Dün ak bugün kara (mı?)

Cumhurbaşkanı Erdoğan, birkaç sene önce yaptığı bir konuşmasında "Siyaset omurga işidir. İlke, dava, karakter meselesidir, siyasetçinin sözünün eri olması gerekir. Dün ak dediğine bugün kara diyen şahıstan siyasetçi olmaz. Milletimiz bu tiplere ne der biliyor musunuz, ''kolpacı''. Bunlardan memlekete faydalı insan olmaz" demişti.

Bu konuşmadaki cümleler hakkında da Pazar günkü yazımın konusu olan siyaset diline dair söylenebilecek çok şey var ama bu defa üsluba değil, içeriğe odaklanalım.

"Dün ak dediğine bugün kara" demeyen siyasetçi ararsak, yüzdelik oranda oldukça az sayı ile karşılaşacağımızdan kuşku yok. Nitekim şahısların zamanla fikirlerinin değişmesi de bir noktaya kadar makul karşılanabilir. Bu yüzden, daha önemlisine değineceğiz: "Dün ak dediğine bugün kara" diyen iktidar politikaları.

Neticede devlet yönetimi, siyasetçilerin şahsi politika anlayışlarından çok daha öte ehemmiyette ve devlet yönetimi hazırlıklı, tutarlı ve öngörülebilir olmak zorunda.

Tutarsızlıklar

Son günlerde, Ukrayna ve Rusya savaşıyla gündeme gelen başlıca meselelerden biri Montrö. Daha önce bu hususta yazmıştım. İstanbul Kanalı''nı yapabilmek için Montrö''yü önemsiz, işe yaramaz ve hatta Türkiye''nin zararına gibi göstermeye çalışan iktidar, çıkan savaşta ilk iş Montrö''ye sarıldı. Montrö''nün tam da bu noktadaki önemine dikkat çeken 103 amiralin Ukrayna''nın işgalinin başladığı gün mahkeme huzuruna çıkmasından daha net görülen bir tutarsızlık olabilir mi?

Dışişleri Bakanı Mevlüt Çavuşoğlu, Rusya''nın Avrupa Konseyi''ndeki üyeliğinin askıya alınması kararının oylamasında Türkiye''nin çekimser oy kullanmasını, böyle bir durumda Rus halkının İnsan Hakları Avrupa Mahkemesi''ne başvurma haklarının elinden alınmasına razı olmama olarak açıkladı. Oysa, aylardır aynı Mahkeme''ye -amiyane tabiriyle- kafa tutuluyor, kararları (iç hukuku da ihlal etmek suretiyle) uygulanmıyor, bu uluslararası mahkeme önemsiz, işe yaramaz ve hatta Türkiye''nin zararına gibi gösterilmeye çalışılmıyor muydu?

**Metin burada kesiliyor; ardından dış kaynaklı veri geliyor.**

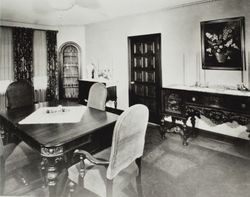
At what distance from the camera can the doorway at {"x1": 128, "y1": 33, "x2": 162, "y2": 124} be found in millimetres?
4883

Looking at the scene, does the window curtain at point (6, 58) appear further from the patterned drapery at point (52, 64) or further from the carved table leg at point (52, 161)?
the carved table leg at point (52, 161)

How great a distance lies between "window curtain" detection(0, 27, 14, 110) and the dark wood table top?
3.54 metres

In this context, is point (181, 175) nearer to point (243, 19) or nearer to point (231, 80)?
point (231, 80)

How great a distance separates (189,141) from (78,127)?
233 centimetres

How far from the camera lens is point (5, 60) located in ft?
19.2

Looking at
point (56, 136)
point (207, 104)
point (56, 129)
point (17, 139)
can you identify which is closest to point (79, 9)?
point (17, 139)

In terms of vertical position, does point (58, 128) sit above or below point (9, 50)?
below

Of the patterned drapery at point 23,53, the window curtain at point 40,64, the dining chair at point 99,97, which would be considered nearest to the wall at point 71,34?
the window curtain at point 40,64

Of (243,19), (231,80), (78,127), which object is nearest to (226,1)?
(243,19)

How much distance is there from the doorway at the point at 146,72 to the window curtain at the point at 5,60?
3.09 meters

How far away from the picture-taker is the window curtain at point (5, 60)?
5.78 m

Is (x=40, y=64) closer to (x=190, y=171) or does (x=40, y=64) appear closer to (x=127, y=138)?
(x=190, y=171)

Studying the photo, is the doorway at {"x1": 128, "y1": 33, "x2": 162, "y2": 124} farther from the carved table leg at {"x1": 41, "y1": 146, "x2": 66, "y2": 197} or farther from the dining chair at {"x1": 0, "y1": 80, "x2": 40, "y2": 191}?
the carved table leg at {"x1": 41, "y1": 146, "x2": 66, "y2": 197}

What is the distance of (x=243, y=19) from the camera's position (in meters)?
3.54
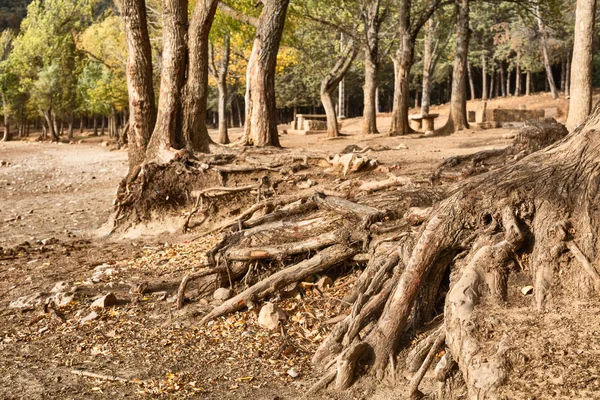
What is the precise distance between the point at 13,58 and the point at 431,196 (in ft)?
171

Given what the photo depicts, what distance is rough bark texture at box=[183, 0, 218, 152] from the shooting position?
Result: 11.4 meters

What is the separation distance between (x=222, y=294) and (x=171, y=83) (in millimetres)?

Dahası da var elbet. Ekonomi politikaları, dün sövülen bugün övülen eski bakanlar ya da dün dost bugün terörist ilan edilen siyasetçiler/partiler vs... Ancak güncellik ve meselenin anlaşılması açısından zannedersem bu iki örnek şimdilik yeterli.

Kişisel hırslar

O halde, sorulacak sorular şunlar:

Rus halkı için ak olan mahkeme, Türk halkı için mi kara? Yoksa İnsan Hakları Avrupa Mahkemesi ve uluslararası hukuk işimize gelince iyi, gelmeyince kötü mü?

Yarın öbür gün, iktidar, Kanal İstanbul''un inşasına başlamak istediğinde tekrardan kötü mü olacak peki Montrö?

İktidarda kalabilmek uğruna, "dün ak dediğine bugün kara" demek değil mi bunlar?

Peki ya tutarlılık, devlet yönetiminin öngörülebilir ve güven veren sürekliliği için olmazsa olmaz değil midir?

Son olarak, Cumhurbaşkanının sözlerinden hareketle, şu soruyu da soralım:

Tutarsız siyasetçiden memlekete faydalı insan olmuyor da tutarsız iktidar, memlekete faydalı olabiliyor mu?